→ **Task brief**:
Each record must be written out again exactly. Skip any picture it contains.

*-*-*

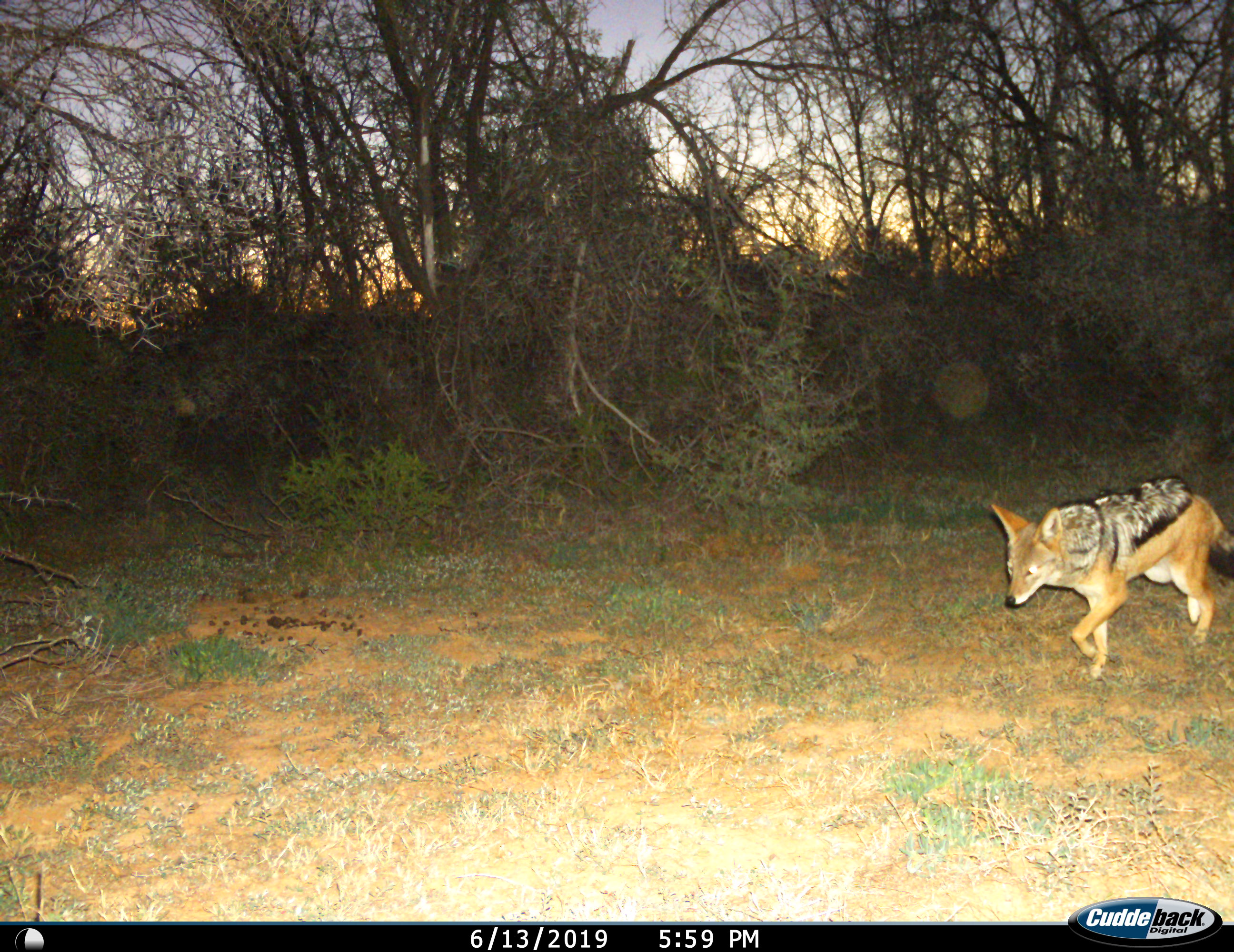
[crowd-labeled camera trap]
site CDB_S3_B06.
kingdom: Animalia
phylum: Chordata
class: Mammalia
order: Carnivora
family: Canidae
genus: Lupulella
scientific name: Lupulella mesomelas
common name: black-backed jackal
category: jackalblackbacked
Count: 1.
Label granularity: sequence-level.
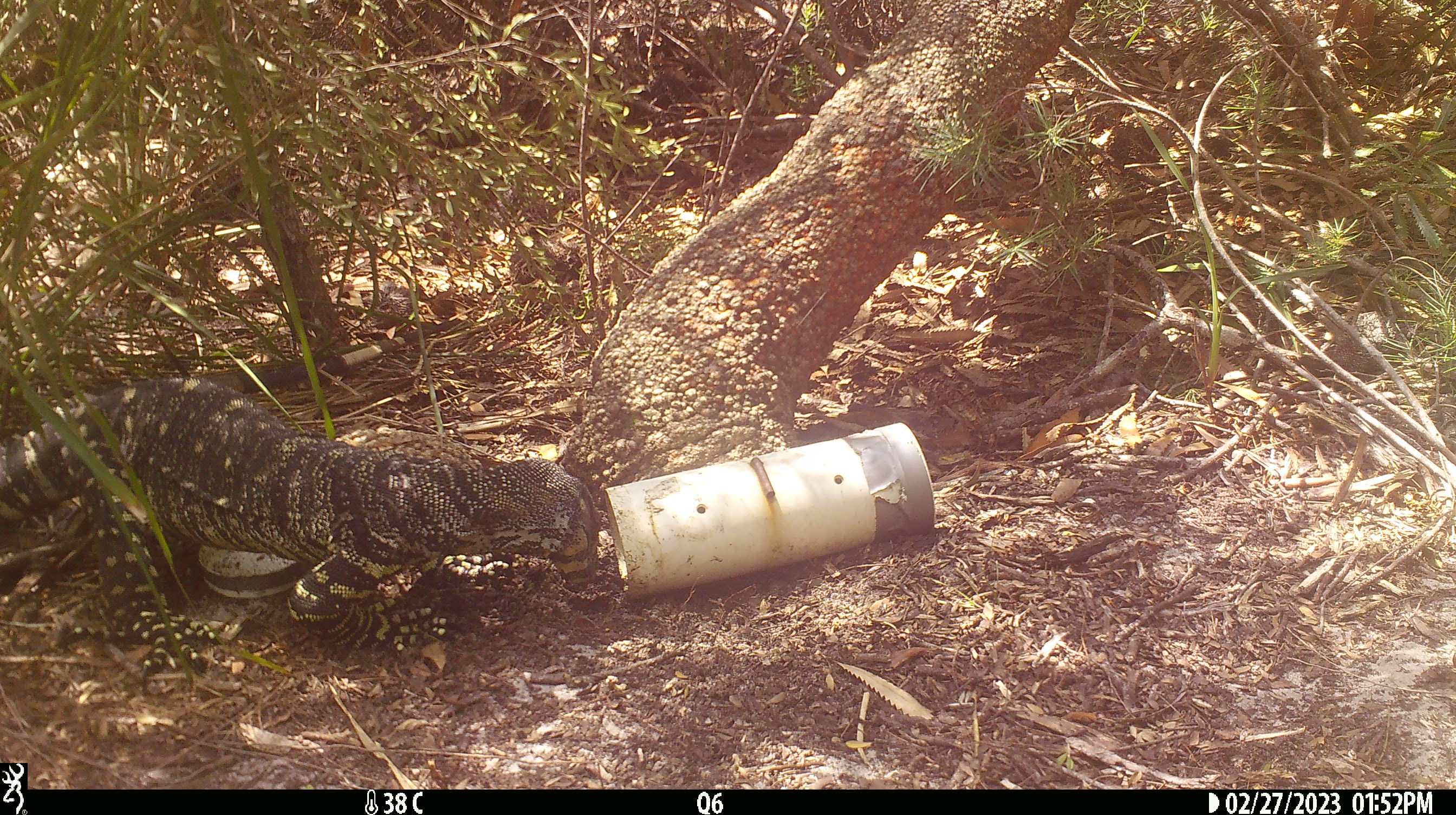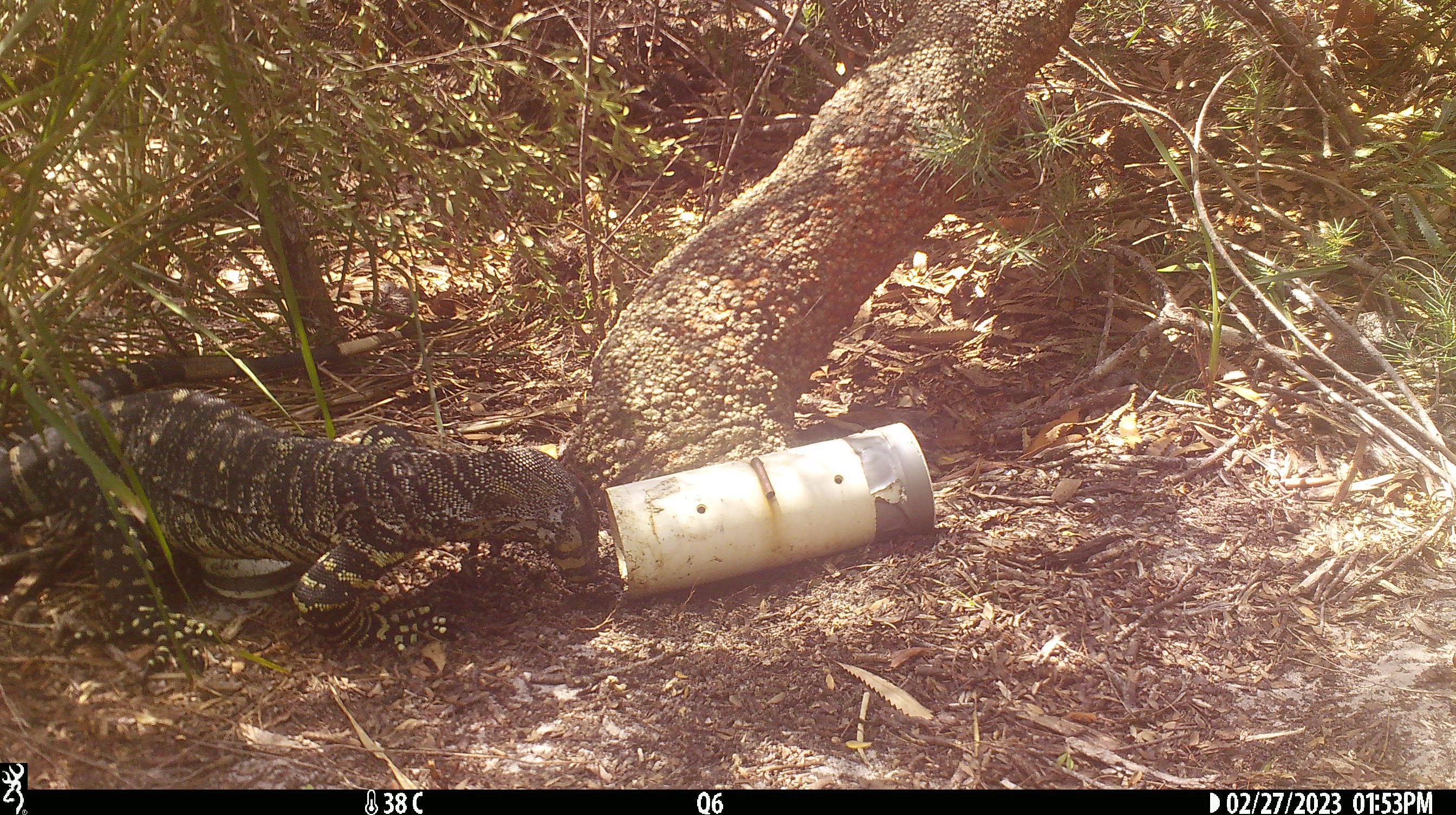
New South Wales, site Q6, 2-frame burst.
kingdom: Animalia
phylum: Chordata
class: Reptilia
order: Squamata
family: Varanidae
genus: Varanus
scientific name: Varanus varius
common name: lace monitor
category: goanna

*-*-*

→ **Your response**:
[crowd-labeled camera trap]
site CDB_S3_B06.
kingdom: Animalia
phylum: Chordata
class: Mammalia
order: Carnivora
family: Canidae
genus: Lupulella
scientific name: Lupulella mesomelas
common name: black-backed jackal
category: jackalblackbacked
Count: 1.
Label granularity: sequence-level.
New South Wales, site Q6, 2-frame burst.
kingdom: Animalia
phylum: Chordata
class: Reptilia
order: Squamata
family: Varanidae
genus: Varanus
scientific name: Varanus varius
common name: lace monitor
category: goanna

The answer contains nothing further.